What is required. All entries shown below must be given again word for word.

Provided information.
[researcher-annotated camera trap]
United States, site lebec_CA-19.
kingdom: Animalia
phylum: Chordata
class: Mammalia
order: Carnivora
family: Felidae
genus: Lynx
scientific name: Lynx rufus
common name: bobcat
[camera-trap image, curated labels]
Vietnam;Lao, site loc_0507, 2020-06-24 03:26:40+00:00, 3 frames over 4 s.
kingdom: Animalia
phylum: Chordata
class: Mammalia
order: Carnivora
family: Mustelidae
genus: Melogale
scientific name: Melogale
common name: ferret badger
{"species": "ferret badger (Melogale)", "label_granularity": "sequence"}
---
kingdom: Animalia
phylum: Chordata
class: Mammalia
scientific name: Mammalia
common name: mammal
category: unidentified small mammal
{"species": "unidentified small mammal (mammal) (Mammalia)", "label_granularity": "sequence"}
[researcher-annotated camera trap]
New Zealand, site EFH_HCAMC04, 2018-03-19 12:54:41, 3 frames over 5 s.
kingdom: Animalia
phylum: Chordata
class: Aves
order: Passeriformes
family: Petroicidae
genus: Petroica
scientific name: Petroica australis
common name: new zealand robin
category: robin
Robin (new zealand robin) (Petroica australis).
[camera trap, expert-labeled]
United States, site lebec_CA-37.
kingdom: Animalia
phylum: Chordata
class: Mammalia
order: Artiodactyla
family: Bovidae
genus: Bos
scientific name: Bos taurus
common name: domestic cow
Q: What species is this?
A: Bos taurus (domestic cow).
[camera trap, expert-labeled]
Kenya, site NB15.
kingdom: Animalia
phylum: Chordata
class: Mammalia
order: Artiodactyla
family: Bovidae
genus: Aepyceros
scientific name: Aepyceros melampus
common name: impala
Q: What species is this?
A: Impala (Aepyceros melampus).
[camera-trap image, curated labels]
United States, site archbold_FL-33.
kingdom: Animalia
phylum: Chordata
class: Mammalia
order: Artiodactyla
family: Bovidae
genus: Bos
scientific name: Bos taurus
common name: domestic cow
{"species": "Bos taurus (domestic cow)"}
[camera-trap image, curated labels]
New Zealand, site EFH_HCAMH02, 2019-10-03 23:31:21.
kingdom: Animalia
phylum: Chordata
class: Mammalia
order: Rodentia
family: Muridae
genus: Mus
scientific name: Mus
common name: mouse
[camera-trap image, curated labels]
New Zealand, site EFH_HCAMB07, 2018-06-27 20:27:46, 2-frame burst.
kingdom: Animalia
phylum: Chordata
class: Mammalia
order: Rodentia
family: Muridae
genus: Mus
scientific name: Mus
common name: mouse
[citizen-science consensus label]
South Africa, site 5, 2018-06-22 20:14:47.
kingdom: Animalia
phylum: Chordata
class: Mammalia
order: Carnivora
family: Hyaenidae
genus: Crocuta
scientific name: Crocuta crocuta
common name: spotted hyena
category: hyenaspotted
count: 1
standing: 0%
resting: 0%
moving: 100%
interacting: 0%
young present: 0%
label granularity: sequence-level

Response.
[researcher-annotated camera trap]
United States, site lebec_CA-19.
kingdom: Animalia
phylum: Chordata
class: Mammalia
order: Carnivora
family: Felidae
genus: Lynx
scientific name: Lynx rufus
common name: bobcat
[camera-trap image, curated labels]
Vietnam;Lao, site loc_0507, 2020-06-24 03:26:40+00:00, 3 frames over 4 s.
kingdom: Animalia
phylum: Chordata
class: Mammalia
order: Carnivora
family: Mustelidae
genus: Melogale
scientific name: Melogale
common name: ferret badger
{"species": "ferret badger (Melogale)", "label_granularity": "sequence"}
---
kingdom: Animalia
phylum: Chordata
class: Mammalia
scientific name: Mammalia
common name: mammal
category: unidentified small mammal
{"species": "unidentified small mammal (mammal) (Mammalia)", "label_granularity": "sequence"}
[researcher-annotated camera trap]
New Zealand, site EFH_HCAMC04, 2018-03-19 12:54:41, 3 frames over 5 s.
kingdom: Animalia
phylum: Chordata
class: Aves
order: Passeriformes
family: Petroicidae
genus: Petroica
scientific name: Petroica australis
common name: new zealand robin
category: robin
Robin (new zealand robin) (Petroica australis).
[camera trap, expert-labeled]
United States, site lebec_CA-37.
kingdom: Animalia
phylum: Chordata
class: Mammalia
order: Artiodactyla
family: Bovidae
genus: Bos
scientific name: Bos taurus
common name: domestic cow
Q: What species is this?
A: Bos taurus (domestic cow).
[camera trap, expert-labeled]
Kenya, site NB15.
kingdom: Animalia
phylum: Chordata
class: Mammalia
order: Artiodactyla
family: Bovidae
genus: Aepyceros
scientific name: Aepyceros melampus
common name: impala
Q: What species is this?
A: Impala (Aepyceros melampus).
[camera-trap image, curated labels]
United States, site archbold_FL-33.
kingdom: Animalia
phylum: Chordata
class: Mammalia
order: Artiodactyla
family: Bovidae
genus: Bos
scientific name: Bos taurus
common name: domestic cow
{"species": "Bos taurus (domestic cow)"}
[camera-trap image, curated labels]
New Zealand, site EFH_HCAMH02, 2019-10-03 23:31:21.
kingdom: Animalia
phylum: Chordata
class: Mammalia
order: Rodentia
family: Muridae
genus: Mus
scientific name: Mus
common name: mouse
[camera-trap image, curated labels]
New Zealand, site EFH_HCAMB07, 2018-06-27 20:27:46, 2-frame burst.
kingdom: Animalia
phylum: Chordata
class: Mammalia
order: Rodentia
family: Muridae
genus: Mus
scientific name: Mus
common name: mouse
[citizen-science consensus label]
South Africa, site 5, 2018-06-22 20:14:47.
kingdom: Animalia
phylum: Chordata
class: Mammalia
order: Carnivora
family: Hyaenidae
genus: Crocuta
scientific name: Crocuta crocuta
common name: spotted hyena
category: hyenaspotted
count: 1
standing: 0%
resting: 0%
moving: 100%
interacting: 0%
young present: 0%
label granularity: sequence-level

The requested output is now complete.